Défi 1: Dites si chacune des affirmations suivantes est conforme au texte sur le PCAA, en répondant par oui ou par non et en citant mot pour mot le passage qui tranche. (a) Jeff Carhart représente un groupe de 27 entreprises. (b) Le juge Campbell peut forcer une modification du plan de restructuration. (c) Purdy Crawford coordonne la restructuration depuis un an.
Défi 2: Recopiez sans rien changer tout ce qui va de « Mais le juge » jusqu'à « signifié le juge Campbell. » dans le texte sur le PCAA.
Défi 3: D'après le texte sur le PCAA, à quel moment le marché du PCAA non bancaire a-t-il été gelé ?
┌─ Extrait du texte
Et hier devant le juge Campbell, des avocats qui représentent diverses entreprises de l'extérieur du Québec et qui détiennent pour des centaines de millions en PCAA vicié ont signifié leur appui aux revendications des entreprises québécoises.

Parmi ces noms, on a entendu la Société 407 Express, qui gère la grande autoroute à péage électronique de Toronto, l'Autorité des aéroports du Grand Toronto, le Canadien Pacifique, l'important constructeur ontarien PCL et la société Toronto Hydro, principal distributeur électrique de la Ville reine.

Fait à souligner d'un point de vue québécois: ces entreprises en ont particulièrement contre la Banque Nationale, qui était de loin le principal revendeur de PCAA non bancaire dans le milieu d'affaires avant le gel de ce marché à la mi-août 2007.

«Ces détaillants comme la Banque Nationale réclament l'immunité de poursuites, comme une condition essentielle du plan de restructuration. Mais qu'adviendra-t-il pour mes clients si dans quelques mois, après la restructuration, on voit émerger des indices de malversations ou de même de représentations frauduleuses lors de la vente de ce PCAA?» a demandé l'avocat Jeff Carhart, qui représente un groupe de 27 entreprises détenant 1,6 milliard en PCAA vicié.

«Mes clients veulent ravoir tout leur argent. Et pour le moment, tout ce qu'on leur propose c'est un échange de PCAA pour de nouveaux titres à long terme dont la valeur demeure tout à fait hypothétique. Et même pour obtenir ça, ils devraient abandonner leur droit de poursuivre.»

Mais le juge Colin Campbell est intervenu souvent pour rappeler sa juridiction spécifique en la matière: approuver ou non le plan de restructuration tel que présenté, et sans forcer son amendement.

«Dans ce sens, ce que j'entends de la part des proposants de ce plan, c'est que l'immunité judiciaire des intervenants financiers est essentielle à sa continuité. Sans cette immunité, il n'y aurait plus de plan de restructuration. Et l'échec de ce plan aurait des conséquences énormes sur le milieu financier au Canada», a signifié le juge Campbell.

D'ailleurs, les principales banques canadiennes et quelques banques étrangères qui fournissent un soutien financier à la restructuration du PCAA non-bancaire ont soumis des déclarations en ce sens.

Leurs avocats sont parmi les principaux interlocuteurs attendus aujourd'hui lors de la deuxième journée d'audience spéciale devant le juge Campbell.

De même que les avocats du comité Crawford, du nom de l'avocat d'affaires Purdy Crawford qui coordonne depuis sept mois cette restructuration financière sans précédent au Canada.
└─
┌─ Données brutes
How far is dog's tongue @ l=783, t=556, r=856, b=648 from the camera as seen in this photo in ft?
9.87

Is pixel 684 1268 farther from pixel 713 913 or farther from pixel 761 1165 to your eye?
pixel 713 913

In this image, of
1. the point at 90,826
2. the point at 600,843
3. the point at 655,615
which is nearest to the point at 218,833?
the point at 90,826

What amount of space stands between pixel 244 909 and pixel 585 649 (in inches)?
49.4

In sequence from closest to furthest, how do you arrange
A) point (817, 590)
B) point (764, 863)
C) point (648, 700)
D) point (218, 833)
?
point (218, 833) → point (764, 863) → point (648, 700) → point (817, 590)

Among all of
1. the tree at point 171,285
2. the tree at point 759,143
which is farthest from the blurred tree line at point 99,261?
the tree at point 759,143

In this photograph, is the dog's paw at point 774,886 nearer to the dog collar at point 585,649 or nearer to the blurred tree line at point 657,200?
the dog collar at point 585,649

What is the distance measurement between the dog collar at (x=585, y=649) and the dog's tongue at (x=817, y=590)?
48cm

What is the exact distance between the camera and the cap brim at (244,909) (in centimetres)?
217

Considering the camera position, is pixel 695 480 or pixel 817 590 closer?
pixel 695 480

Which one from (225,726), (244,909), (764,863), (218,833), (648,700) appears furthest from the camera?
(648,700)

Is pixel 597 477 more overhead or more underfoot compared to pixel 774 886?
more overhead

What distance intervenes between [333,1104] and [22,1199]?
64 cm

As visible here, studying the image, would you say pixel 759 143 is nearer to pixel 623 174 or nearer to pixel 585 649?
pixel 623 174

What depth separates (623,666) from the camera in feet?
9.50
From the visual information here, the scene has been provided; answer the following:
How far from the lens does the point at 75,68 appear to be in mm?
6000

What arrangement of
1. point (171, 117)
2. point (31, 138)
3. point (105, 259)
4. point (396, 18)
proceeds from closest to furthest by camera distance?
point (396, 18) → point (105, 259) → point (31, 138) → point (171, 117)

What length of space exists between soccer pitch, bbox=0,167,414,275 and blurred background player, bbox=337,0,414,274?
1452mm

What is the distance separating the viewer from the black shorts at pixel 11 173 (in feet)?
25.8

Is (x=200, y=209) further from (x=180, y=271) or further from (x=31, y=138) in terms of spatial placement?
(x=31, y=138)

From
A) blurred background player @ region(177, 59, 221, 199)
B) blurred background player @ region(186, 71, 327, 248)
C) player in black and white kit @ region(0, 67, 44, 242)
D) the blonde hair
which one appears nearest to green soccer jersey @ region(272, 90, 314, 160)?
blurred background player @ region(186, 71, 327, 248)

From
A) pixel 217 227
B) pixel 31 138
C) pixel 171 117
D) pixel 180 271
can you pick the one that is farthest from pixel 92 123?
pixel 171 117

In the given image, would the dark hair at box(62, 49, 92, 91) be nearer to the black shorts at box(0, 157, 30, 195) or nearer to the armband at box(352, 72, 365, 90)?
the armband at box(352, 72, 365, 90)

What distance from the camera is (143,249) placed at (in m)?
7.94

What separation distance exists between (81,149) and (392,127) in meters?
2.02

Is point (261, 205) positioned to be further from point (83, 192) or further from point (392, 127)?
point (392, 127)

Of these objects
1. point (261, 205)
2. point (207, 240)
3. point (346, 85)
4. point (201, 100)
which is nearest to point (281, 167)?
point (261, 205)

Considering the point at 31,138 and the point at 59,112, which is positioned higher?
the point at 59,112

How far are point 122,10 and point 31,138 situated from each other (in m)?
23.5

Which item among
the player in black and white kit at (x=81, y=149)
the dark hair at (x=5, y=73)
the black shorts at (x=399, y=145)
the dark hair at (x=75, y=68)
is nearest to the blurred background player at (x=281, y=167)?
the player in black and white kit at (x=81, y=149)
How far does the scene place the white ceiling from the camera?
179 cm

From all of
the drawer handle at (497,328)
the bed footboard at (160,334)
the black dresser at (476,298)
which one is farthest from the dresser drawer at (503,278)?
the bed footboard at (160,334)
└─
Résultat 1:
(a) Oui : « qui représente un groupe de 27 entreprises détenant 1,6 milliard en PCAA vicié ».
(b) Non : « approuver ou non le plan de restructuration tel que présenté, et sans forcer son amendement ».
(c) Non : « qui coordonne depuis sept mois cette restructuration financière sans précédent au Canada ».

Résultat 2:
Mais le juge Colin Campbell est intervenu souvent pour rappeler sa juridiction spécifique en la matière: approuver ou non le plan de restructuration tel que présenté, et sans forcer son amendement.

«Dans ce sens, ce que j'entends de la part des proposants de ce plan, c'est que l'immunité judiciaire des intervenants financiers est essentielle à sa continuité. Sans cette immunité, il n'y aurait plus de plan de restructuration. Et l'échec de ce plan aurait des conséquences énormes sur le milieu financier au Canada», a signifié le juge Campbell.

Résultat 3: À la mi-août 2007.